Texte retenu:

════════════════

Le Conseil fédéral introduit une réforme permettant aux Suisses de combler leurs années sans cotisation dans le pilier 3a dès 2025. Cette mesure fiscale vise à renforcer la prévoyance individuelle, mais elle suscite des inquiétudes politiques et budgétaires.
La possibilité de rachats rétroactifs dans le pilier 3a, approuvée par le Conseil fédéral, permettra aux contribuables d’économiser pour la retraite tout en profitant d’une réduction d’impôt. Ce dispositif pourrait toutefois engendrer une perte de revenus pour les collectivités publiques, estimée à plusieurs centaines de millions de francs.
Une réforme pour compenser les années sans cotisations
À partir du 1ᵉʳ janvier 2025, les personnes actives en Suisse pourront racheter jusqu’à dix années de cotisations manquantes dans leur pilier 3a, ce qui leur permettra de réduire leur revenu imposable. Cette modification de l’ordonnance sur les déductions fiscales pour les cotisations au pilier 3a (OPP 3) répond à la motion 19.3702 déposée par le conseiller aux États Erich Ettlin et adoptée par les deux chambres fédérales.
Pour être éligible, le contribuable devra avoir été soumis à l’AVS (Assurance Vieillesse et Survivants) en Suisse pendant les années pour lesquelles il souhaite effectuer un rachat, ainsi que lors de l’année du versement. Les rachats seront autorisés à hauteur de la cotisation annuelle de 7258 francs en 2025, permettant une déduction fiscale totale de 14 516 francs en cumulant cotisation ordinaire et rachat.
Des pertes fiscales importantes et une opposition politique forte
Le Conseil fédéral estime que cette mesure pourrait entraîner une réduction des recettes fiscales à hauteur de 100 à 150 millions de francs pour l’impôt fédéral direct. La part de ces pertes pour les cantons est estimée à 21,2 millions, tandis que la Confédération supporterait une perte de 78,8 millions. Les impôts cantonaux et communaux sur le revenu pourraient, quant à eux, voir leurs recettes diminuer de 200 à 450 millions de francs par an.

════════════════

Données fournies:
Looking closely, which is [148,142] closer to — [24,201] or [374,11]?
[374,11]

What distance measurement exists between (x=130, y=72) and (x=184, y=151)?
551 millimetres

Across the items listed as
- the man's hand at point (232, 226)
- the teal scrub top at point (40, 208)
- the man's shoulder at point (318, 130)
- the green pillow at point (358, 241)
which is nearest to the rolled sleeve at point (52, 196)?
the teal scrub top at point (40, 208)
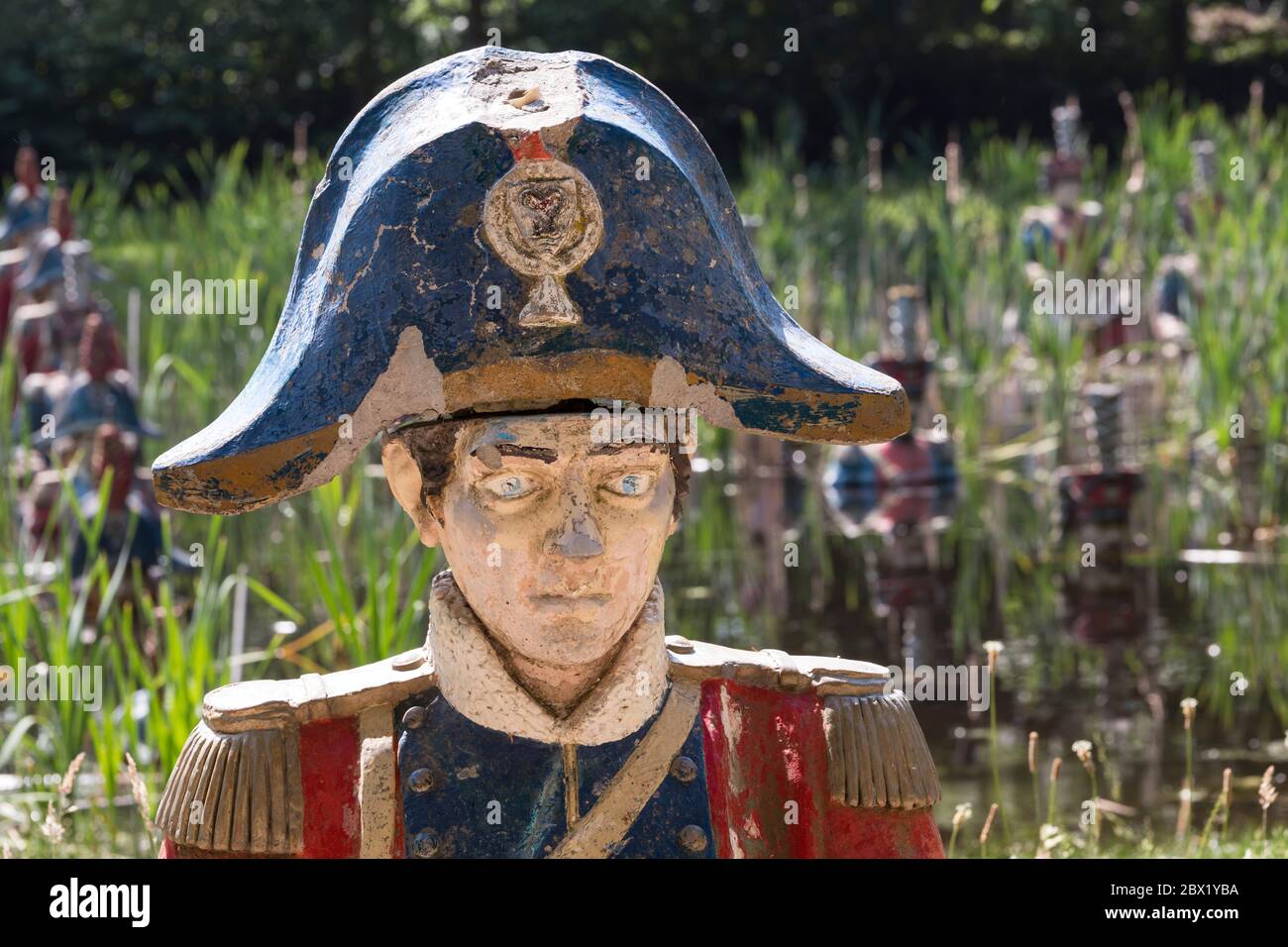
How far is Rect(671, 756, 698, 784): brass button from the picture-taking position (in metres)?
2.01

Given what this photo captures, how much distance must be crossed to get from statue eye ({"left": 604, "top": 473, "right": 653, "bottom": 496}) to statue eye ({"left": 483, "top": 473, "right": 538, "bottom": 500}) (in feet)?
0.27

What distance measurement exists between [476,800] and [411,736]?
0.33ft

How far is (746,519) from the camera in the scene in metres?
6.39

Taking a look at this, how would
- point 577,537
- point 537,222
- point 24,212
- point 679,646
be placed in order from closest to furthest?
point 537,222 → point 577,537 → point 679,646 → point 24,212

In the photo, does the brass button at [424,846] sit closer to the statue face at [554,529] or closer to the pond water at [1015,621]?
the statue face at [554,529]

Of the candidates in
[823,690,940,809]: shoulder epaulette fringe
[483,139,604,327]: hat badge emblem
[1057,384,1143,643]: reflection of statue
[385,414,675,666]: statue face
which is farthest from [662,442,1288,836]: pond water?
[483,139,604,327]: hat badge emblem

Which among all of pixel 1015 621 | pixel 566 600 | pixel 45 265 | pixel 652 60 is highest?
pixel 652 60

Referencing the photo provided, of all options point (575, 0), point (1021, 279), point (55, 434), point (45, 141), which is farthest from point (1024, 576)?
point (45, 141)

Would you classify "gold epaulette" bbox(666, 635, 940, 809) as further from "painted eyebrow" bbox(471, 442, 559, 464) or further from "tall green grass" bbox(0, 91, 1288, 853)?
"tall green grass" bbox(0, 91, 1288, 853)

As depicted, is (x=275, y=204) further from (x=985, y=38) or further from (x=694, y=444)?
(x=985, y=38)

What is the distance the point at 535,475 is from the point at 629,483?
0.10 m

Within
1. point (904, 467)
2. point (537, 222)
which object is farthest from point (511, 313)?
point (904, 467)

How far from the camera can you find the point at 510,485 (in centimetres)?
193

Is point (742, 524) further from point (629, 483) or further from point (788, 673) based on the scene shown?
point (629, 483)
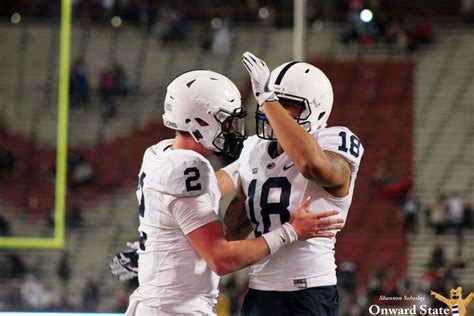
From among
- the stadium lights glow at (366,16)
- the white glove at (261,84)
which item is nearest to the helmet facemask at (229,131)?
the white glove at (261,84)

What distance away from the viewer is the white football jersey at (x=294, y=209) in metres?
2.79

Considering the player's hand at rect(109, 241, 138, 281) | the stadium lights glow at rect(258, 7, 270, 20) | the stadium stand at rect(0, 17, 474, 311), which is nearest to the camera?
the player's hand at rect(109, 241, 138, 281)

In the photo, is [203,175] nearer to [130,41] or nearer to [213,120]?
[213,120]

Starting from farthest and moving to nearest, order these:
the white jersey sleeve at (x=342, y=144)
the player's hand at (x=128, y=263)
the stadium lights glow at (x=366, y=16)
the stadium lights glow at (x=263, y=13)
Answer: the stadium lights glow at (x=263, y=13) < the stadium lights glow at (x=366, y=16) < the player's hand at (x=128, y=263) < the white jersey sleeve at (x=342, y=144)

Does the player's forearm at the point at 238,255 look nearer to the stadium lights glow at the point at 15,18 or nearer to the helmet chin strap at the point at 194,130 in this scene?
the helmet chin strap at the point at 194,130

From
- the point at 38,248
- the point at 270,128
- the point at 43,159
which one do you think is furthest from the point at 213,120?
the point at 43,159

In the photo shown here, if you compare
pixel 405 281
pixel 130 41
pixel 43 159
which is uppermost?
pixel 130 41

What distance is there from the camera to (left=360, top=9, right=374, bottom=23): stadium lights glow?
1345cm

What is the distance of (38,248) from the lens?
1057cm

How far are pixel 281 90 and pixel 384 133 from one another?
9742mm

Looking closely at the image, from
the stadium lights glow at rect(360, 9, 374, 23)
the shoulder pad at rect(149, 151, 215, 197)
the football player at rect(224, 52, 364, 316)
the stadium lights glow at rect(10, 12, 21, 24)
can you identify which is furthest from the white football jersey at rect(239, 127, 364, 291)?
the stadium lights glow at rect(10, 12, 21, 24)

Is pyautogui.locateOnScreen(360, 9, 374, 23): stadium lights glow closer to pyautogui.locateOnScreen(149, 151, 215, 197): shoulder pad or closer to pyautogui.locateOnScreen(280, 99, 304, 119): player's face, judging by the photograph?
pyautogui.locateOnScreen(280, 99, 304, 119): player's face

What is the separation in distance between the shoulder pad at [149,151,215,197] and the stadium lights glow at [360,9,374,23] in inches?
433

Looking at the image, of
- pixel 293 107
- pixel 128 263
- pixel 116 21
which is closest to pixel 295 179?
pixel 293 107
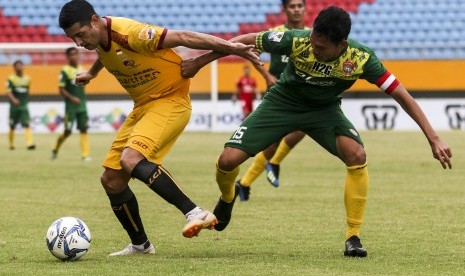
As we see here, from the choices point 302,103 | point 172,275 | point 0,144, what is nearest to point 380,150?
point 0,144

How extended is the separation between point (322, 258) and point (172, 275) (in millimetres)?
1372

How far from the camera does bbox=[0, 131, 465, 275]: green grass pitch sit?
738 cm

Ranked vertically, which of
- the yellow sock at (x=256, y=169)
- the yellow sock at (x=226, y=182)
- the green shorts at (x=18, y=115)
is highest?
the yellow sock at (x=226, y=182)

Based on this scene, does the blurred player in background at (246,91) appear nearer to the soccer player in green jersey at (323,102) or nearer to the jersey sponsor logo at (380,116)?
the jersey sponsor logo at (380,116)

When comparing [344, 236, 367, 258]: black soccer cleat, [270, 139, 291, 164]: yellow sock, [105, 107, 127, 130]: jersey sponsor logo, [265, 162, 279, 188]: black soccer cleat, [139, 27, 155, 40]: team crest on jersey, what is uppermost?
[139, 27, 155, 40]: team crest on jersey

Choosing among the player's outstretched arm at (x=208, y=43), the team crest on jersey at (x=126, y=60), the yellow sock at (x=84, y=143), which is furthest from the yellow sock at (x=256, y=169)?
the yellow sock at (x=84, y=143)

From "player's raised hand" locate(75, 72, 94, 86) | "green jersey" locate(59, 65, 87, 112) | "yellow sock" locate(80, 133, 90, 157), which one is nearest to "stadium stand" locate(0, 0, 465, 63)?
"green jersey" locate(59, 65, 87, 112)

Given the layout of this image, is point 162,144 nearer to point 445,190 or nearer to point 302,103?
point 302,103

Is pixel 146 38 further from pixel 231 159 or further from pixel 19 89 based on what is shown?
pixel 19 89

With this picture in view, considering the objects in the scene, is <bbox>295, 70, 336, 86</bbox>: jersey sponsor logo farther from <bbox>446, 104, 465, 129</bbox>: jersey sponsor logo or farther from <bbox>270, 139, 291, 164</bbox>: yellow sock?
<bbox>446, 104, 465, 129</bbox>: jersey sponsor logo

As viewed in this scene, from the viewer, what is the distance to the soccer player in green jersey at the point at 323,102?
24.2ft

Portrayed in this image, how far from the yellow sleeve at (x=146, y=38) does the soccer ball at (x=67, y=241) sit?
1.43m

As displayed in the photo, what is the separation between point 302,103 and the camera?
8156 mm

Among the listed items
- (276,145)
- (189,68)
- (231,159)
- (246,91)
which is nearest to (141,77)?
(189,68)
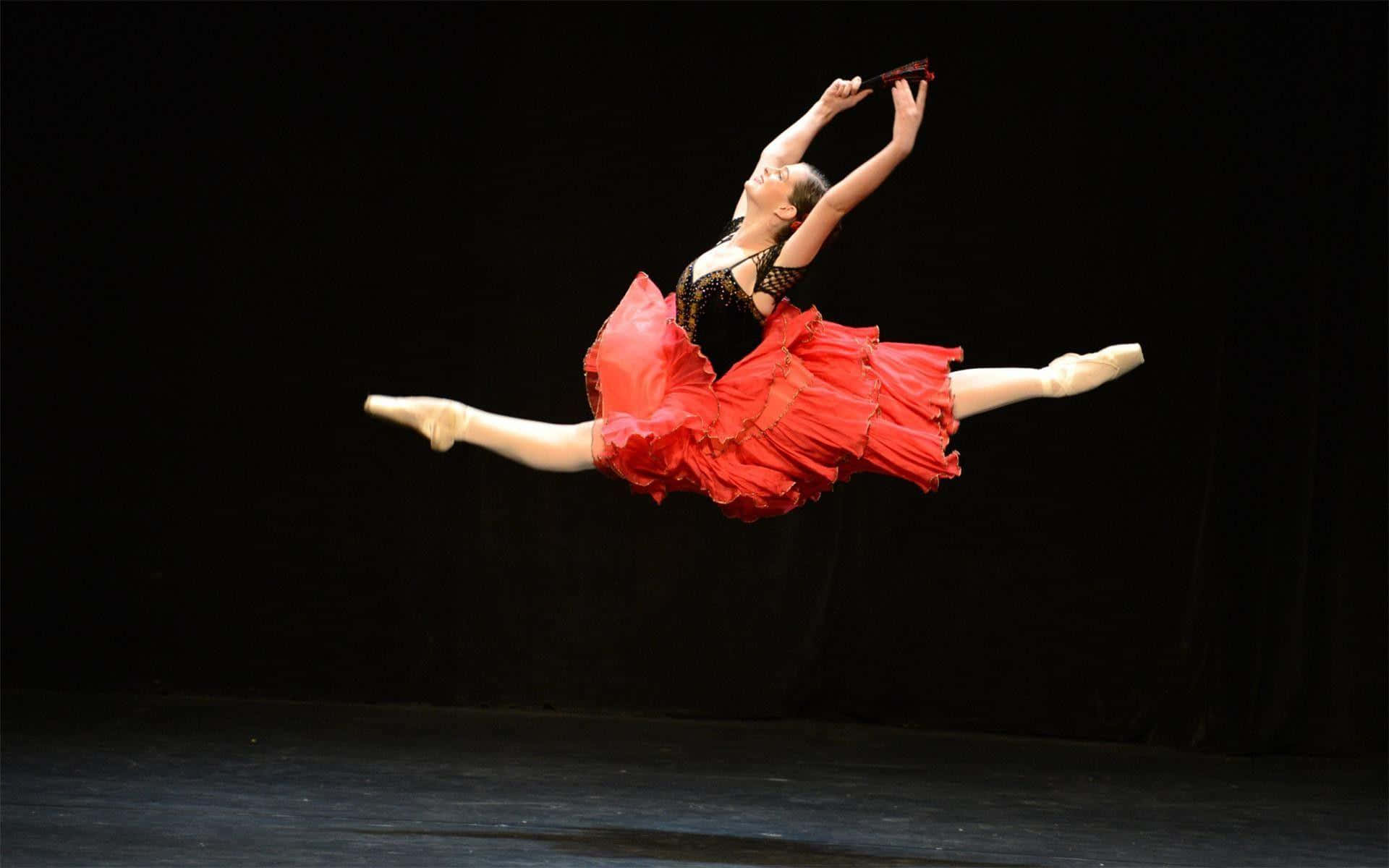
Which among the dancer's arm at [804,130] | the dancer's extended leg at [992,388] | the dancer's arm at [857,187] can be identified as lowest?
the dancer's extended leg at [992,388]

════════════════

Série de tâches:
1/ Recopiez fidèlement le passage du texte sur le pilier 3a qui va de « Des pertes fiscales » jusqu'à « francs par an. ».
2/ D'après le texte sur le pilier 3a, combien d'années de cotisations manquantes les personnes actives pourront-elles racheter à partir du 1ᵉʳ janvier 2025 ?
3/ Poursuivez le texte sur le pilier 3a à partir de l'endroit où il s'arrête.
Les lignes constituent un matériau à part, distinct du texte sur le pilier 3a.

Réponses rédigées:
1/
Des pertes fiscales importantes et une opposition politique forte
Le Conseil fédéral estime que cette mesure pourrait entraîner une réduction des recettes fiscales à hauteur de 100 à 150 millions de francs pour l’impôt fédéral direct. La part de ces pertes pour les cantons est estimée à 21,2 millions, tandis que la Confédération supporterait une perte de 78,8 millions. Les impôts cantonaux et communaux sur le revenu pourraient, quant à eux, voir leurs recettes diminuer de 200 à 450 millions de francs par an.

2/ Jusqu'à dix années.

3/
Si cette mesure a été bien accueillie par une partie des milieux économiques et politiques, le Parti socialiste (PS) y voit un « cadeau fiscal » pour les plus aisés. Selon la co-présidente du PS, Mattea Meyer, cette nouvelle possibilité d’optimisation fiscale favorisera les contribuables les plus fortunés, tout en augmentant les charges administratives pour les autorités fiscales. Le PS critique également les pertes fiscales que cette réforme induira pour les cantons, les communes et la Confédération, en soulignant l’impact potentiel sur les budgets consacrés à l’AVS, aux crèches ou à la réduction des primes d’assurance maladie.
Vers une révision des retraits capital
Par ailleurs, le Conseil fédéral a aussi annoncé son intention de revoir l’imposition des retraits en capital du pilier 3a. En septembre 2024, il a mandaté un groupe d’experts pour étudier le système fiscal des piliers 2 et 3a, avec la possibilité de doubler, voire de quadrupler l’imposition des retraits pour les revenus moyens et élevés. Les détails de cette révision seront présentés fin janvier 2025, dans le cadre d’un projet de consultation plus large sur le financement des tâches fédérales.